> **Passage given**:
Send Your Article

Send Your Article We Will Publish on Our Website.

Sunday, 23 December 2012

Renault Duster vs Mahindra XUV500 vs Skoda Yeti


Soft-roaders aren't exactly a new phenomenon. And we Indians love them big and brawny. Whether there's substance to all that show is a different thing altogether. As long as there's street-cred, we're a happy bunch. And this market is bursting at its seams. Look around; see how many pseudo off-roaders are doing the school run every morning, and you'll know we aren't kidding.

Now if your noodle is in place – and there's no reason why it shouldn't be – you'd be a bit daft as a manufacturer to not want a piece of the soft-roader pie. The latest entrant to this party is the Renault Duster and it's given us a great excuse to  gather its rivals – the Mahindra XUV 500 and the Skoda Yeti for a bit of a stand-off.

We were quite impressed with the Duster the last time around, but with the Yeti and the overbooked XUV 500 being quite the able sport utilities in their own right, we figured it was time to pitch them together to see which one of these softies really deserves school-run duty.
Let's begin with the Duster. It certainly has street presence, with all that chrome upfront. It looks good, certainly more manly than the other two.  Those boxy lines do its SUV image well. The XUV's cheetah-inspired design looks pretty good too especially in flesh. Some bits may make you think the designers went overboard, but the end result still warrants a second look.

Speaking of second looks, there's also the Skoda Yeti. It's been around for a while, it isn't exactly fresh but it doesn't look dated either.  At first, we thought it was a bit quirky. But the Yeti has grown on us and we now quite like the way it looks.Although their purpose may be the same, all three take different routes to get there. On the mechanical front, the lines start to get blurry.

The XUV gets a 2.2-litre engine good for 140bhp and 330Nm. It's the same mHawk powerplant from the Scorpio, only with 20 more horses and a six-speed 'box. It's quite refined as far as vibrations go, but mechanical clatter does make its presence felt. But once at speed, the noise isn't intrusive. Performance-wise, the XUV defies its weight, but that's only once you figure out how to extract its juice.


Throttle response below 1800rpm isn't the best, but past that mark, the XUV has a spring in its step. Zero to 100kph is dispatched in 12.3 seconds. In the city, its turbolag shows, making you work the gearbox. But show it some open road, and the XUV makes light work of it. This car has the highest displacement and it shows when you're out on the highway – it feels effortless and the least strained at higher speeds.  Fuel efficiency? Expect it to return 9.5kpl in the city and 13.5kpl out on the highway.

> **Data block**:
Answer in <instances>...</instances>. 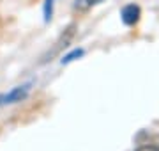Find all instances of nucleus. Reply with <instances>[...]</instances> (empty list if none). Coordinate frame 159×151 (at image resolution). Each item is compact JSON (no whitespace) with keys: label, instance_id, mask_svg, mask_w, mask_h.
<instances>
[{"label":"nucleus","instance_id":"obj_1","mask_svg":"<svg viewBox=\"0 0 159 151\" xmlns=\"http://www.w3.org/2000/svg\"><path fill=\"white\" fill-rule=\"evenodd\" d=\"M73 36H74V27H69V29L66 30V32H64L62 36H60V39H58L57 43H55L53 50H51V52H48V53L44 55V62H48V61H50V57L57 55V53L60 52V50H62V48L67 46V45H69V41L73 39Z\"/></svg>","mask_w":159,"mask_h":151},{"label":"nucleus","instance_id":"obj_2","mask_svg":"<svg viewBox=\"0 0 159 151\" xmlns=\"http://www.w3.org/2000/svg\"><path fill=\"white\" fill-rule=\"evenodd\" d=\"M140 14H142V11H140V7L134 6V4H129V6H125L124 9H122V12H120V16H122V22H124L125 25H136L138 20H140Z\"/></svg>","mask_w":159,"mask_h":151},{"label":"nucleus","instance_id":"obj_3","mask_svg":"<svg viewBox=\"0 0 159 151\" xmlns=\"http://www.w3.org/2000/svg\"><path fill=\"white\" fill-rule=\"evenodd\" d=\"M29 84H25V85H18L11 91V93L6 94V98L4 101L6 103H16V101H21L23 98H27V94H29Z\"/></svg>","mask_w":159,"mask_h":151},{"label":"nucleus","instance_id":"obj_4","mask_svg":"<svg viewBox=\"0 0 159 151\" xmlns=\"http://www.w3.org/2000/svg\"><path fill=\"white\" fill-rule=\"evenodd\" d=\"M102 2H104V0H74L73 9L76 12H87V11H90L92 7L102 4Z\"/></svg>","mask_w":159,"mask_h":151},{"label":"nucleus","instance_id":"obj_5","mask_svg":"<svg viewBox=\"0 0 159 151\" xmlns=\"http://www.w3.org/2000/svg\"><path fill=\"white\" fill-rule=\"evenodd\" d=\"M83 55V50H74V52H71L69 55H66V57L62 59V64H67V62H71V61H74L76 57H81Z\"/></svg>","mask_w":159,"mask_h":151},{"label":"nucleus","instance_id":"obj_6","mask_svg":"<svg viewBox=\"0 0 159 151\" xmlns=\"http://www.w3.org/2000/svg\"><path fill=\"white\" fill-rule=\"evenodd\" d=\"M51 7H53V0H46L44 4V22L51 20Z\"/></svg>","mask_w":159,"mask_h":151},{"label":"nucleus","instance_id":"obj_7","mask_svg":"<svg viewBox=\"0 0 159 151\" xmlns=\"http://www.w3.org/2000/svg\"><path fill=\"white\" fill-rule=\"evenodd\" d=\"M134 151H159V146H156V144H145V146L136 148Z\"/></svg>","mask_w":159,"mask_h":151}]
</instances>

> **Goals**:
1. In the SUV comparison, how long does the Mahindra XUV 500 take to reach 100kph from a standstill?
2. Carry on the SUV comparison from its last sentence.

> **Answers to the tasks**:
1. 12.3 seconds.

2.
Renault's Duster has the smallest engine of the lot, displacing a relatively tiny 1461cc. But don't go by size – it puts out a healthy 109bhp and 248Nm. This engine also does duty in other Renaults, including the erstwhile Logan. They've managed more horsepower by bolting on a bigger turbo, but a bigger turbo generally means more lag, and the Duster follows this general thumb rule.

There's noticeable lag under 1800rpm, but performance isn't bad once you're in the meat of the band. It may not be as powerful as the XUV, but the Duster's secret is its relatively low kerb weight. Zero-100kph takes 11.76 seconds. You'll not be short of performance, but the turbolag is irritating in bumper-to-bumper traffic. The Duster likes the highways better. The smaller displacement helps fuel efficiency – 11.8kpl and 16.5kpl in the city and highway cycles respectively.


The Yeti gets the same 2.0-litre TDI engine found in the 4x4 version, just that it’s detuned and puts out 110bhp and 250Nm. Refinement is decent, but pushed to the redline, it tends to get boomy. Unlike the diesels you’re used to, the Yeti is quite easy to stall, so you need to throttle it a bit to get off the blocks. Apart from that, the engine is quite tractable. It may only have a five-speed gearbox, but clever gearing ensures you don't really miss the extra cog. In the city, you'll feel throttle response below 2000rpm isn't great, but the ratios ensure you don't spend too much time lugging the engine around. As a result, the lag doesn't matter much.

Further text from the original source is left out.